THERE could still be some bright spots among property counters although the sector's performance has been lagging the broader market in general, say analysts, who have begun to downgrade the sector to neutral. The KL Property Index hit a 52-week high of 1,085.78 points two weeks ago.
As developers' stocks have slumped, the KL Property Index this year has been driven by real estate investment trust (REIT) plays. REIT prospect KLCC Property Holdings Bhd and KrisAssets Holdings Bhd have been the two biggest movers by far, adding 44.76 points and 26.93 points respectively to the index this year.
"Most developers are fairly valued at the moment," says a Kenanga Research analyst who is neutral on the sector.
At current prices, however, there may still be upside among a few property picks. Favourites include IJM Land Bhd for a potential corporate exercise and its ability to gear up, UOA Development Bhd for a dividend yield that's better than most REITs, S P Setia Bhd for its exposure to the London Battersea project, and UEM Land Holdings Bhd for its Iskandar Malaysia play.
Speculation has been rife that IJM Land could be going on a privatisation route to beef up the value of parent IJM Corp Bhd, whose earnings from its core construction business have been volatile while property development has consistently delivered strong growth.

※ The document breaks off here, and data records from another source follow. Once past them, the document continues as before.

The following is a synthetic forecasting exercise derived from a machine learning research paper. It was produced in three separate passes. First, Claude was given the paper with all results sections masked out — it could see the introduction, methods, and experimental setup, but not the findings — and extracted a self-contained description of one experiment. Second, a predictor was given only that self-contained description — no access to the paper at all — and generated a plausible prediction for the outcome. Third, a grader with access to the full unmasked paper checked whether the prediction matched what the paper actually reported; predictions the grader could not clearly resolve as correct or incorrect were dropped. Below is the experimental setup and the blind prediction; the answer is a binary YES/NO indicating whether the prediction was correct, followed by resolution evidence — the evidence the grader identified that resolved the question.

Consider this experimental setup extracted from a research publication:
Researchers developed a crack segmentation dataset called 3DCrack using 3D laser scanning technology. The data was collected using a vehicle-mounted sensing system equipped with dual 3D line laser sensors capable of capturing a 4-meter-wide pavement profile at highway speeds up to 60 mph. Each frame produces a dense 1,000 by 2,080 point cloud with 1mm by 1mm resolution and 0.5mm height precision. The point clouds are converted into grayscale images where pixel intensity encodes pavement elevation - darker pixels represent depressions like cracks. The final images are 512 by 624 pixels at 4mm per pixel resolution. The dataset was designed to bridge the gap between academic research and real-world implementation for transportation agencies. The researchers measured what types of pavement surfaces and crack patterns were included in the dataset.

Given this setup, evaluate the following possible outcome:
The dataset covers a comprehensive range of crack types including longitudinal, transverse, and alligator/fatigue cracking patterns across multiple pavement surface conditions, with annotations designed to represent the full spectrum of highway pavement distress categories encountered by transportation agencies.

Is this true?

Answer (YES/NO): NO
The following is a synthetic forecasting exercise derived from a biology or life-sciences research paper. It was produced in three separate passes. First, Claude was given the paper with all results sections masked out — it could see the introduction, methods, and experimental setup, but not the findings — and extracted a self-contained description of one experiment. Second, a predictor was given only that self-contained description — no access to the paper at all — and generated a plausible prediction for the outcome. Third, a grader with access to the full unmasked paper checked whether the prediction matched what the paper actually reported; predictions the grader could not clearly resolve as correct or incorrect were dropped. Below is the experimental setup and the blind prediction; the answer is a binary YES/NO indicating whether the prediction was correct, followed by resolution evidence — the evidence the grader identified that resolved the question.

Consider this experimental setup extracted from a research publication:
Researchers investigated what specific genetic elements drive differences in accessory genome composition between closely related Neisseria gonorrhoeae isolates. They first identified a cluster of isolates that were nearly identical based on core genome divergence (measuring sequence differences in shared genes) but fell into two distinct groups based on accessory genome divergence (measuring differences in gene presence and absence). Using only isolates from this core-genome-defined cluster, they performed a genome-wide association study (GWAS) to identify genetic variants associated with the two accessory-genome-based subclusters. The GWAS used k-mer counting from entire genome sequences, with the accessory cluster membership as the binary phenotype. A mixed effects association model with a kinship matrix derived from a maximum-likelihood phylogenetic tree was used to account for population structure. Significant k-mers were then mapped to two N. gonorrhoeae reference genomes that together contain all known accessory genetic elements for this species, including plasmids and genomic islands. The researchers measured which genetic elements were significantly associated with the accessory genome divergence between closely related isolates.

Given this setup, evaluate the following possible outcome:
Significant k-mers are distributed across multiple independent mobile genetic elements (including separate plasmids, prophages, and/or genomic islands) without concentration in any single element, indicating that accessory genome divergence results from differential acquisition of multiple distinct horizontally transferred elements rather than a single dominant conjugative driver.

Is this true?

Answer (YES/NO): NO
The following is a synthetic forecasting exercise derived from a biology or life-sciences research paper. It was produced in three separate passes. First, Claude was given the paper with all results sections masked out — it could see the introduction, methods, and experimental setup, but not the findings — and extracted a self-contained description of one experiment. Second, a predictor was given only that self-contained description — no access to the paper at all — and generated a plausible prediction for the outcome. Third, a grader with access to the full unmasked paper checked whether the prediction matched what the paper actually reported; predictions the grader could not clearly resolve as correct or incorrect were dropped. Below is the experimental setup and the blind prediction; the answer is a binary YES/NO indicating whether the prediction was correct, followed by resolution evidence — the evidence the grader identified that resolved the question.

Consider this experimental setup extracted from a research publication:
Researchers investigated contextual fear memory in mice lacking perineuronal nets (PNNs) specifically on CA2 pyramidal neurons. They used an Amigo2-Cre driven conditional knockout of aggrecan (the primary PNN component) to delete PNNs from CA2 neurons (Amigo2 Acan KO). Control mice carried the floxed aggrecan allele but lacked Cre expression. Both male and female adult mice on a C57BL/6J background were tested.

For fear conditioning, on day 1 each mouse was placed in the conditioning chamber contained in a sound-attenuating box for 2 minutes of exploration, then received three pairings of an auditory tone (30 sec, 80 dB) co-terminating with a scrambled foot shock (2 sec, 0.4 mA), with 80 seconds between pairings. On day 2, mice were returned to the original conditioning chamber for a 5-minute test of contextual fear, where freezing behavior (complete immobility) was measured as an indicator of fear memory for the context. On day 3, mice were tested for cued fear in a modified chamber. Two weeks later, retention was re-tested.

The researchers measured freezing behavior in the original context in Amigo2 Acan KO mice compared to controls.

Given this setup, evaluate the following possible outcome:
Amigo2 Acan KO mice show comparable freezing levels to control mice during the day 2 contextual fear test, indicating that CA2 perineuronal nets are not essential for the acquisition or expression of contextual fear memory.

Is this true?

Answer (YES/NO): YES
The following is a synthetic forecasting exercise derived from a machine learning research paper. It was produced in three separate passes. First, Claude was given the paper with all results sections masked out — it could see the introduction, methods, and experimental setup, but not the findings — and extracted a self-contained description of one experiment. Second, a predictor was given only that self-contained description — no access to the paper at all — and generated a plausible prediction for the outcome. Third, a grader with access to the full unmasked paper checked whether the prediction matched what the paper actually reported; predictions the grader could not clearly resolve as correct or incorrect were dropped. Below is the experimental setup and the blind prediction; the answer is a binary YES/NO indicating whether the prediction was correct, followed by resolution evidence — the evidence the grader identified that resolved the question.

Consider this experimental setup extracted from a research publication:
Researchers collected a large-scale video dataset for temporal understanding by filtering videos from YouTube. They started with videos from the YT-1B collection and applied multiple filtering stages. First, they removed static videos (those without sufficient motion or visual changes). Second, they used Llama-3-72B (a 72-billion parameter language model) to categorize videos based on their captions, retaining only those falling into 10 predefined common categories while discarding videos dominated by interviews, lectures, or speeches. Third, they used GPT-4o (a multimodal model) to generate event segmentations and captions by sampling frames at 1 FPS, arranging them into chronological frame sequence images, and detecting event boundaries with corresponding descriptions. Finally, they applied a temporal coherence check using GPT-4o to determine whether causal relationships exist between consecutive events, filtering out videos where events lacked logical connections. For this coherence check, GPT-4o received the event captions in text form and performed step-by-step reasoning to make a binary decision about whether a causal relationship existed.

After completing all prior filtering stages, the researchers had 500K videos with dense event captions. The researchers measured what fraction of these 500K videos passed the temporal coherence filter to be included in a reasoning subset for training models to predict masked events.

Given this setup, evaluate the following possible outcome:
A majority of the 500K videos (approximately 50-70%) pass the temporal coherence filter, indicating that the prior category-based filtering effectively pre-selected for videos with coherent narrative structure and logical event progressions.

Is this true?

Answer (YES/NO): NO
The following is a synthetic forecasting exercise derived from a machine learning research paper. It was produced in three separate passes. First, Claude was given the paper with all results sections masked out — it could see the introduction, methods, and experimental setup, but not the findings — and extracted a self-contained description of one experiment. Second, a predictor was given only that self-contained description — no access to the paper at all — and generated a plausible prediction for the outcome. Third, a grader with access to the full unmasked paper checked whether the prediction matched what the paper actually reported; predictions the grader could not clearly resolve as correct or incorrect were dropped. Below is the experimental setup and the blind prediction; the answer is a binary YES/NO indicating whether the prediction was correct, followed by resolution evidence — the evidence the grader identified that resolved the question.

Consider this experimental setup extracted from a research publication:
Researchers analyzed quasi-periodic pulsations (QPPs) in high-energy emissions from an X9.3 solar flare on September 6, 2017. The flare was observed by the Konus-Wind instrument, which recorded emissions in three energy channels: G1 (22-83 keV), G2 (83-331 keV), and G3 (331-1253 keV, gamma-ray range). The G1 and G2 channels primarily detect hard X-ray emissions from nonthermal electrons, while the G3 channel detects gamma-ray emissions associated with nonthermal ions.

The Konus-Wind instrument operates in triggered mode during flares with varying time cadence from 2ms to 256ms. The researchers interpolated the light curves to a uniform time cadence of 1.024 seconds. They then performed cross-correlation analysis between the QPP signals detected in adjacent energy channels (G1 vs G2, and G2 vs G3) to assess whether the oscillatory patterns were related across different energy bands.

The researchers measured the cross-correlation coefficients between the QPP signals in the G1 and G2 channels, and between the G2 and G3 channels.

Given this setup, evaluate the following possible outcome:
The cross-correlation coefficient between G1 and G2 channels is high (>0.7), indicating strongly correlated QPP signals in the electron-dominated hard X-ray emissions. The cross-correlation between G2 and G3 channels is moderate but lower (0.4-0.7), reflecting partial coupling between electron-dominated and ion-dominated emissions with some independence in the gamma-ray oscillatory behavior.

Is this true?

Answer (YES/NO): NO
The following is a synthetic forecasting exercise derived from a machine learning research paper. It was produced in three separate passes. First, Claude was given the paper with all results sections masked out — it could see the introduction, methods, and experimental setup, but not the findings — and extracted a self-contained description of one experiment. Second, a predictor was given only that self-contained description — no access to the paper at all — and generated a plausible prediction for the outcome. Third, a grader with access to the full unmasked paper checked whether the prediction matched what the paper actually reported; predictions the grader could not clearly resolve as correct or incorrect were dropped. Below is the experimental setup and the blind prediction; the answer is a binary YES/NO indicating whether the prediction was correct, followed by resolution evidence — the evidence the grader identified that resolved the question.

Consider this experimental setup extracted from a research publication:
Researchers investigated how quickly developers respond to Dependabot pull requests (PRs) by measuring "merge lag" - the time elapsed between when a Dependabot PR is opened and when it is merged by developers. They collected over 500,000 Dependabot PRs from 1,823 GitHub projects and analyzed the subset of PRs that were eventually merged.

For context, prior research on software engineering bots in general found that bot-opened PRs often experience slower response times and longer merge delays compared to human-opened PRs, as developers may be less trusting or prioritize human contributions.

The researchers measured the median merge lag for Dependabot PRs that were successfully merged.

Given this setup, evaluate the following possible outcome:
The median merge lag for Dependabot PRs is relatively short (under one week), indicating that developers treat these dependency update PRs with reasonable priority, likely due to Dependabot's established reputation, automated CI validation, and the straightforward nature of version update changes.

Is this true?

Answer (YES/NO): YES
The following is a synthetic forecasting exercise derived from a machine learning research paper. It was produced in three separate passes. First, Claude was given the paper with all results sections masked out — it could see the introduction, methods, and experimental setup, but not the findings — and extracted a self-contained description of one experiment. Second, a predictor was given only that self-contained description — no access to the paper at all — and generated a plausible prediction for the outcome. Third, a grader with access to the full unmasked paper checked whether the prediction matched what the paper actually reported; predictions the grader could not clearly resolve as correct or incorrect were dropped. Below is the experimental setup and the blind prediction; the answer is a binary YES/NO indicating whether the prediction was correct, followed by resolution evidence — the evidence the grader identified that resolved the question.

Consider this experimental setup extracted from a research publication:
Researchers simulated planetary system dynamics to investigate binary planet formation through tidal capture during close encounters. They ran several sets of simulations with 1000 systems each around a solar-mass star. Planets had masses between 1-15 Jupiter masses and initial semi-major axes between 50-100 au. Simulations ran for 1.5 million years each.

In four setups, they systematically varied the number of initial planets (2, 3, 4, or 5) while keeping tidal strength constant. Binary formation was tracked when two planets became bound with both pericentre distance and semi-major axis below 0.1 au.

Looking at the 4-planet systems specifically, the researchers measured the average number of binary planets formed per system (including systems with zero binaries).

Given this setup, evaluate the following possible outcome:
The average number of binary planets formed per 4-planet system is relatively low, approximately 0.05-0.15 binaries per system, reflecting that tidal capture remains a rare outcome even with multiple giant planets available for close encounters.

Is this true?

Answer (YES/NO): YES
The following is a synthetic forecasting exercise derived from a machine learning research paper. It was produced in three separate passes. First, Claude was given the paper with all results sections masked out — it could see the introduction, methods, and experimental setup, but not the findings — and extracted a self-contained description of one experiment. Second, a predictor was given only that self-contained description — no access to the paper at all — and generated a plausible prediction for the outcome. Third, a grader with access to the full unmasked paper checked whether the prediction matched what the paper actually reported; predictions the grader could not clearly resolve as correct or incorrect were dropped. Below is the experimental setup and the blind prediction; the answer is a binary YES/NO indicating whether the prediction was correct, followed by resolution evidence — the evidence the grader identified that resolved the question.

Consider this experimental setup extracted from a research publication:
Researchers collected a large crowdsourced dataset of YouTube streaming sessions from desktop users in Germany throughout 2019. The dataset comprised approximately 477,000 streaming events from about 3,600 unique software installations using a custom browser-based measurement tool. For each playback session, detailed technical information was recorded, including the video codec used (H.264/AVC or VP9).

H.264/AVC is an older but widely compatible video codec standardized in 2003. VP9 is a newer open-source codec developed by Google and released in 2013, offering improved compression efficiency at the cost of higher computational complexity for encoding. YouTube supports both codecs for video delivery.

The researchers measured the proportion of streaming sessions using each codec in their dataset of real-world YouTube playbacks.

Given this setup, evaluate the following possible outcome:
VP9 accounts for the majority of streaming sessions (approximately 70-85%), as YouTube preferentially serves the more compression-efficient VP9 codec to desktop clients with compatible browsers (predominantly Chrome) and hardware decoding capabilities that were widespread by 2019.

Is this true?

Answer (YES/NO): NO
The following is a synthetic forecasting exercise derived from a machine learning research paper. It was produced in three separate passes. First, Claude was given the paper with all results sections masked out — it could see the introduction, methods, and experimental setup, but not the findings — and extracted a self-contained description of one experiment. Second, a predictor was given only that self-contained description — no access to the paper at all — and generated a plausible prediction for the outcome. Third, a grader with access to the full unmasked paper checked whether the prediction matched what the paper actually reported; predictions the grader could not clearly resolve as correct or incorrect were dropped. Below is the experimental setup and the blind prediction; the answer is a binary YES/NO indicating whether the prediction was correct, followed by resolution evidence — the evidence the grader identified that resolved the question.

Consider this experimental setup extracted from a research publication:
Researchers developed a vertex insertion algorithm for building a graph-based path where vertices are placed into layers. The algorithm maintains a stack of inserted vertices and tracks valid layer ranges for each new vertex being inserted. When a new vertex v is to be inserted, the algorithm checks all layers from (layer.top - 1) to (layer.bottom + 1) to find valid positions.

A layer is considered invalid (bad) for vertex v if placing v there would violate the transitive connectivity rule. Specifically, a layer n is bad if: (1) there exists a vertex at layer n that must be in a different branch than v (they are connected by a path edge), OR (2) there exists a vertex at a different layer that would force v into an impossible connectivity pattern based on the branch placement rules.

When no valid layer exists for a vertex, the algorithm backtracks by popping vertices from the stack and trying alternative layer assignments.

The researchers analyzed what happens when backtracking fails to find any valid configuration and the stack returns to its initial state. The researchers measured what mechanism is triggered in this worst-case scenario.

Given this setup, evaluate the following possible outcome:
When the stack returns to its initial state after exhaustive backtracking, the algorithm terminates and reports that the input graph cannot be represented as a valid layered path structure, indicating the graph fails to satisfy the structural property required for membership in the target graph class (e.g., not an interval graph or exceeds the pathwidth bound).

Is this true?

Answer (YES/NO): NO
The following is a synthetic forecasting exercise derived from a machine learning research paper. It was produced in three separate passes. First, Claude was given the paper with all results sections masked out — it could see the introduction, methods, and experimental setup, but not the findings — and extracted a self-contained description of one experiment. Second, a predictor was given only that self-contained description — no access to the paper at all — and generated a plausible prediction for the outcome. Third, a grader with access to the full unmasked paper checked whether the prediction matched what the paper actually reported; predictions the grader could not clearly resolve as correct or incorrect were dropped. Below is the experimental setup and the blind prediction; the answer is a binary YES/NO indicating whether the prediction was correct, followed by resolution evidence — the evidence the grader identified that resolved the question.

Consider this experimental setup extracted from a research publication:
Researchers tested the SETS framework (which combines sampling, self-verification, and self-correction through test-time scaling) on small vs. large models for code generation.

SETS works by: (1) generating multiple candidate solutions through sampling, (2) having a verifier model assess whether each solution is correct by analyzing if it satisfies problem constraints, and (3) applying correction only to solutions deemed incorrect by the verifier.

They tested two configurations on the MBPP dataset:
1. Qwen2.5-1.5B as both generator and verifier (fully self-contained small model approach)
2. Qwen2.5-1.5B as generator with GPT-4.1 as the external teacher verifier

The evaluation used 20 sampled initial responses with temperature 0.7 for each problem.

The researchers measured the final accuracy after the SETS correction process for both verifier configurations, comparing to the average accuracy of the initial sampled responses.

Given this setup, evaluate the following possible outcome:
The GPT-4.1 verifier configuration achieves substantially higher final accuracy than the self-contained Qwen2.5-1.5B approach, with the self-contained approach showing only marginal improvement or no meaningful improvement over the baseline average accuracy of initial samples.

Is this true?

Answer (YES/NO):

Privatisation would make sense looking at the business model of WCT Bhd and Gamuda Bhd, where property and construction activities are integrated under one listed entity. WCT, formerly known as WCT Engineering Bhd before the integration, privatised WCT Land Bhd in 2008 while Gamuda has never had a separate listed entity for its development business.
IJM Land, which closed at RM2.21 last week, at 1.2 times book value, is relatively expensive compared to its peers. However, it boasted a net cash position of RM261.7 million, or 18 sen per share, as at June 30. IJM Corp controls 65.4% of IJM Land, with other substantial shareholders being the Government of Singapore Investment Corp and the Employees Provident Fund (EPF), each with a 5.7% stake.
The privatisation angle aside, analyst say there is ample space for IJM Land to gear up its balance sheet for acquisitions.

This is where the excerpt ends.